We use different tools and setup for production. We do not fully provide this part with the template. Why?

  1. It requires a lot of server configuration

  2. It heavily depends on your needs: performance, price, technology, etc

  3. It is possible to show some vulnerable parts to possible attackers

So, you will need to deploy your application by yourself. Here, we would like to cover some basic things that are not changed from deployment strategy.

The easiest deployment strategy for small apps is docker-compose and systemd inside a host operating system.

Production configuration

You will need to specify extra configuration to run docker-compose in production. Since production build also uses caddy, which is not required in the development build.

docker compose -f docker-compose.yml -f docker/docker-compose.prod.yml up

Pulling pre-built images

You will need to pull pre-built images from Gitlab to run them. How to do that?
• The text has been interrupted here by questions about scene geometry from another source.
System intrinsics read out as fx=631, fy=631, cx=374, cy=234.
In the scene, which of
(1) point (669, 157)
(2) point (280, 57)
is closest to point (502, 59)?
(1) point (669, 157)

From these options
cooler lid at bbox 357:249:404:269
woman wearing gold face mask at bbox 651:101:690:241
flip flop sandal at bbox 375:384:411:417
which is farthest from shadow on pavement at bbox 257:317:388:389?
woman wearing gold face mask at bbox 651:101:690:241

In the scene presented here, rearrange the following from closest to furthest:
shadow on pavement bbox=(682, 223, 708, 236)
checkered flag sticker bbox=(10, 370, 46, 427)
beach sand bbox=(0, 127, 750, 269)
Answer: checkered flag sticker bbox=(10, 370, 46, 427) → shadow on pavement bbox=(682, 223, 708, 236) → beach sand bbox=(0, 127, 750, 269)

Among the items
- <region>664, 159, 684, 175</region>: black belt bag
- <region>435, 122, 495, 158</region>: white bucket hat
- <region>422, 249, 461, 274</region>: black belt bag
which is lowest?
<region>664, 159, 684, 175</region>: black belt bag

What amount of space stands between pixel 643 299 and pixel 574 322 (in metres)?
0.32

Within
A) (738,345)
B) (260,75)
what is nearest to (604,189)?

The first step is to create a personal access token for this service. Then, login into your registry with:

docker login registry.gitlab.your.domain

And now you are ready to pull your images:

docker pull your-image:latest

See official Gitlab docs.

Updating already running service

If you deploy with docker compose on a single host, update by pulling new images and recreating containers:

docker compose -f docker-compose.yml -f docker/docker-compose.prod.yml pull
docker compose -f docker-compose.yml -f docker/docker-compose.prod.yml up -d

If you build images on the server instead of pulling pre-built ones, rebuild and recreate:

docker compose -f docker-compose.yml -f docker/docker-compose.prod.yml up -d --build

See docker compose up.

Zero-Time Updates

Zero-Time Updates can be tricky. You need to create containers with the new code, update existing services, wait for the working sessions to be completed, and to shut down old containers.